Thursday, November 30, 2006

Opening Hooks

Your opening words have to reach out and grab the reader fast or you'll lose them for sure. Sometimes a reader will stick with you for pages, maybe even chapters. But you can't count on it.

How do you choose a book in a bookstore? Read the back cover? Maybe scan the cover flap? Flip through the pages, checking the "white" to see if it contains mostly long, narrative writing or fast-paced dialogue? Read the opening paragraph?

Imagine it's the beginning of summer (a bit difficult today since the wind is howling and my upper deck is still iced over even though it’s mid-afternoon). Someone runs into the bookstore to grab a novel to read out on the beach or on a cruise. They hurry down the aisle, scanning book after book, reading the opening pages to see if it sounds interesting. Would your words reach out from the shelves and grab them?

Okay, let's back up a step. An agent (or editor), bone-tired and ready to call it quits after a long, depressing week, picks up a stack of manuscripts to take home for the weekend read. He sticks yours in among the 30 others. Will he open it, read the first page, the second, and not be able to put it down? Or will he read the first page, sigh, and fall asleep?
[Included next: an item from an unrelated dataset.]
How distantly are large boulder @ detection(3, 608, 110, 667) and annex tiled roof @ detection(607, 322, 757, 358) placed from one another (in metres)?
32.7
There are always exceptions, but readers (and agents and editors are readers, too) don't want to read pages or even paragraphs describing the weather or the bell tower (or whatever), or what a character is wearing. If you put that in the opening sentences, it damn-well better be exceptional writing and intricate to the plot. The background story on the protagonist may be necessary to understand his arc, it may be essential to explain his actions, but is it essential to put it upfront? Is it worth losing readers? Could it be sprinkled in later?

Remember to start each scene--and your story as a whole--as close to the end as possible. A lot of times that means cutting the first chapter or maybe a whole chunk of pages. We write the first draft, then go back and realize the novel begins slowly because we've started the story way too early. We've given too much background or delayed the action. That means we haven't given the reader any reason to keep reading.

And we really, really, want them to keep reading.